The ‘channel’ field is an historical artifact.
The ‘type’ field contains the classification: 0 for unknown, 1 for S1, 2 for S2. (note #8)
You can find the original plugin in peaklet_processing.py Here’s how you would make a different classification plugin:
[20]:
import strax
import numpy as np
class AdvancedExpertClassification(strax.Plugin):
"""Everything is an S1!"""
# Name of the data type this plugin provides
provides = 'peaklet_classification'
# Data types this plugin requires. Note we don't specify
# what plugins should produce them: maybe the default PeakBasics
# has been replaced by another AdvancedExpertBlabla plugin?
depends_on = ('peaklets',)
# Numpy datatype of the output
dtype = straxen.PeakletClassification.dtype
# Version of the plugin.

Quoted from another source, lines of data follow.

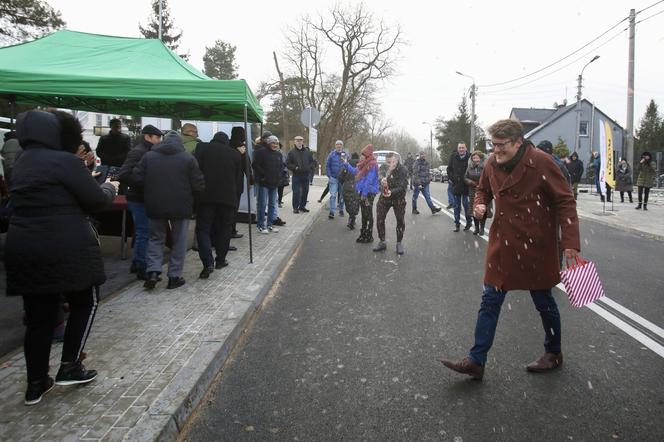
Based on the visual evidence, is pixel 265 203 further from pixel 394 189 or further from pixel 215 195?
pixel 215 195

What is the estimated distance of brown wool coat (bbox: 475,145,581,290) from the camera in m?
3.57

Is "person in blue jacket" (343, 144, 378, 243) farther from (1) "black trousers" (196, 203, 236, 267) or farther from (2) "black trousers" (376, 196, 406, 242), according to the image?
(1) "black trousers" (196, 203, 236, 267)

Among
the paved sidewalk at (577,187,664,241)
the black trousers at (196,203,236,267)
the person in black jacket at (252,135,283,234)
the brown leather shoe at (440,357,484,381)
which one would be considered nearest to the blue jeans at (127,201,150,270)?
the black trousers at (196,203,236,267)

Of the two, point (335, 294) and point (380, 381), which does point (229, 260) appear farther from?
point (380, 381)

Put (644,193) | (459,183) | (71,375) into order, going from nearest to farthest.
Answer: (71,375)
(459,183)
(644,193)

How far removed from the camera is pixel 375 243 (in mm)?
9812

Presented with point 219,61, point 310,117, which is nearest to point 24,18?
point 310,117

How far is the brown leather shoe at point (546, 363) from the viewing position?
382cm

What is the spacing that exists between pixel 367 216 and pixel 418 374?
613cm

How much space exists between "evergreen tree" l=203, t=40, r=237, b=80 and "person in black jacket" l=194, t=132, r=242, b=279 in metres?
65.6

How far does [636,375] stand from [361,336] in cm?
218

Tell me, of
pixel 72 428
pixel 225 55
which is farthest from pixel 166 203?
pixel 225 55

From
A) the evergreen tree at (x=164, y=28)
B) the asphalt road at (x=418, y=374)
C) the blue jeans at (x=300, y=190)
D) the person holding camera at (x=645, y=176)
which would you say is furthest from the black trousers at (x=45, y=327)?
the evergreen tree at (x=164, y=28)

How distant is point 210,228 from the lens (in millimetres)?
6930
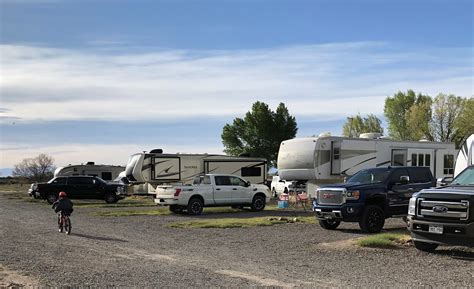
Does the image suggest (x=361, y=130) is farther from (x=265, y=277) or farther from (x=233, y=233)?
(x=265, y=277)

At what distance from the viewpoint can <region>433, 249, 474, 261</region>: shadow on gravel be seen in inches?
461

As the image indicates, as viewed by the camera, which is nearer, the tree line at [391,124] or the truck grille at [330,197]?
the truck grille at [330,197]

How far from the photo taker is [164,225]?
19250mm

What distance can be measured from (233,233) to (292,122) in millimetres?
52972

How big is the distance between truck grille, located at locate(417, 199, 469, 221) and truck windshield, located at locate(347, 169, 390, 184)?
17.4 ft

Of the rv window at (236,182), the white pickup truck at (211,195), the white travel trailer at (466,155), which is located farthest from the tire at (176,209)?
the white travel trailer at (466,155)

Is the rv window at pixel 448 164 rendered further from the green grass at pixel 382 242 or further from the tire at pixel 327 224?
the green grass at pixel 382 242

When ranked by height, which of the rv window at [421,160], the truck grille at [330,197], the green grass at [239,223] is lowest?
the green grass at [239,223]

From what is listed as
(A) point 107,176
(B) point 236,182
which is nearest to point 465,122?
(A) point 107,176

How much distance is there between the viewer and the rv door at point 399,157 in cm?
2809

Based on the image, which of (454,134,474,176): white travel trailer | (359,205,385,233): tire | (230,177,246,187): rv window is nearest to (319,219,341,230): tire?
(359,205,385,233): tire

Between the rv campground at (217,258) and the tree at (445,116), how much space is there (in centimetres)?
4191

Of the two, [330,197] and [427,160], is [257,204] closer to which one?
[427,160]

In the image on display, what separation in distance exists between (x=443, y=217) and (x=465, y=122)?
154ft
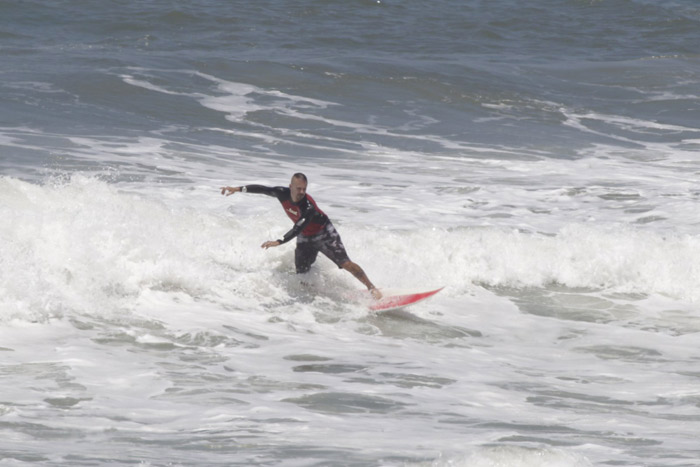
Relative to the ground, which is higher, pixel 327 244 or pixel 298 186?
pixel 298 186

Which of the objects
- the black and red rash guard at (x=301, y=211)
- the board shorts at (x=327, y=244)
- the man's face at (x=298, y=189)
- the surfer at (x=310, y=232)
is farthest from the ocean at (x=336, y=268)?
the man's face at (x=298, y=189)

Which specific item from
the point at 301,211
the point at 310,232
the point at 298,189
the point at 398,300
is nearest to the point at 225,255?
the point at 310,232

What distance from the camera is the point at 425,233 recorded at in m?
11.4

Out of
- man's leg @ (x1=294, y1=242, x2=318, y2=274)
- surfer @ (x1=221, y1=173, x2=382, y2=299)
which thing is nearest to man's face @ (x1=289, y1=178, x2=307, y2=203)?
surfer @ (x1=221, y1=173, x2=382, y2=299)

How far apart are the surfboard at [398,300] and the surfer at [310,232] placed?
3.3 inches

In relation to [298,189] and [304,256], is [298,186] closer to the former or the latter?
[298,189]

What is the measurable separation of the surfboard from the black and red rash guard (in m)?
0.94

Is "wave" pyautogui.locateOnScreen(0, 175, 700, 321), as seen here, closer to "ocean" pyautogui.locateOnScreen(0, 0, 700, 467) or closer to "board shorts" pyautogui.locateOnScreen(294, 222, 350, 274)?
"ocean" pyautogui.locateOnScreen(0, 0, 700, 467)

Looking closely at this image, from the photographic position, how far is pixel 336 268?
32.8ft

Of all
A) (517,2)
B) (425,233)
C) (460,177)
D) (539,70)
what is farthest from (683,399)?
(517,2)

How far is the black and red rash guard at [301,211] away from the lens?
9133 millimetres

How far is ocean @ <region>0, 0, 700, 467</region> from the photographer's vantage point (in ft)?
18.6

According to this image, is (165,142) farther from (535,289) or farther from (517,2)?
(517,2)

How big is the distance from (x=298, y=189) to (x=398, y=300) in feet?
4.63
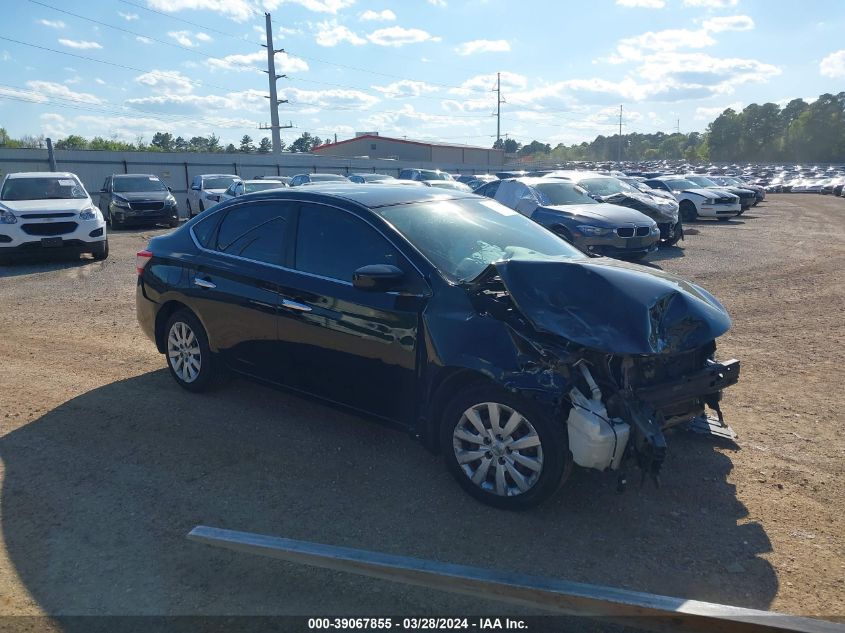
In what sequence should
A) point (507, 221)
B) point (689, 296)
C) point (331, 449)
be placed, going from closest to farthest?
point (689, 296) < point (331, 449) < point (507, 221)

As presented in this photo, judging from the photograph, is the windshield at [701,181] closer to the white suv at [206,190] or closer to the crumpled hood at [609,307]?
the white suv at [206,190]

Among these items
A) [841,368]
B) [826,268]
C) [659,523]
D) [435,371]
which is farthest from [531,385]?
[826,268]

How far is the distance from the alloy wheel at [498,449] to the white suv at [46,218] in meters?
11.4

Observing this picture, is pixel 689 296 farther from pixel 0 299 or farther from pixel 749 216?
pixel 749 216

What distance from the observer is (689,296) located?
4.02m

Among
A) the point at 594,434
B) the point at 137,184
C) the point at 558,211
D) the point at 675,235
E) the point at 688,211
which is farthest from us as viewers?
the point at 688,211

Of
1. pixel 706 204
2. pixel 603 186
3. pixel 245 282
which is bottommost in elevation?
pixel 706 204

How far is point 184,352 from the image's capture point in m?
5.73

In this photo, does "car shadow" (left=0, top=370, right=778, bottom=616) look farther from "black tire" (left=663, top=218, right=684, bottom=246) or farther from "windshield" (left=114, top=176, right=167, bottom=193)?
"windshield" (left=114, top=176, right=167, bottom=193)

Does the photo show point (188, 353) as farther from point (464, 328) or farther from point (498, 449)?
point (498, 449)

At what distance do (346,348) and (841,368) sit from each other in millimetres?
4650

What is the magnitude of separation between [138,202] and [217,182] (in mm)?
3892

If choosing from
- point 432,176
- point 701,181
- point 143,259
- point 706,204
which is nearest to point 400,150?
point 432,176

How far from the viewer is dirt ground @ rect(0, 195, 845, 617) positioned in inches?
125
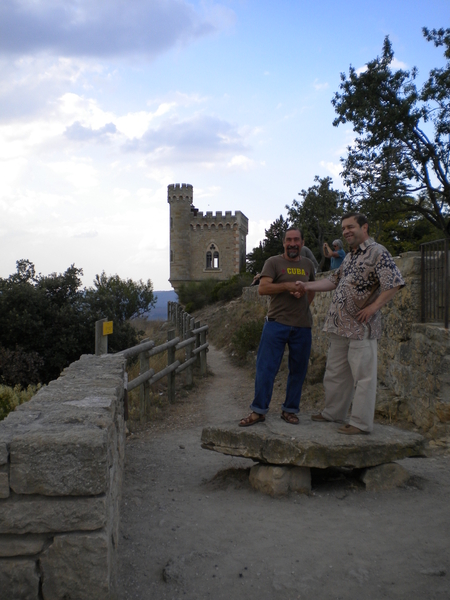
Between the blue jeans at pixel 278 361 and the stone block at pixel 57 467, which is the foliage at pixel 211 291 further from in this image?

Increment this if you change the algorithm.
__version__ = '0.0.2'
def compute(self, peaklets):
# Your code here.
# This function will be called several times with
# 'peaks' a numpy array of the datatype 'peaks'.
# Each time you'll see a small part of the run.
# You have to return a numpy array of the dtype you declared above
result = np.zeros(len(peaklets), self.dtype)
# Copy the basic time fields over from peaklets
for (_, field), _ in strax.time_dt_fields:
result[field] = peaklets[field]
# Store the classification results
# You might want to do real work here
result['type'] = 1
return result
# Instead of an array, you are also allowed to return a dictionary
# we can transform into an array.
# That is, (dict keys -> field names, values -> field values)
To use it in place of PeakClassification, we only have to register it. Again, we can do so permanently using
st.register(AdvancedExpertClassification)
or temporarily, by feeding the registration as an extra argument to get_df
:
[21]:
df = st.get_df(run_id, 'event_info',
register=AdvancedExpertClassification)
[22]:
df['s2_area'].max()
[22]:
0.0
As you can see, all events are now S1-only events, as expected. Maybe this is not the best alternative classification :-)
This plugin was a rather basic plugin. You’ll also want to learn about LoopPlugin
s and OverlapWindowPlugin
s, but that’s beyond the scope of this tutorial.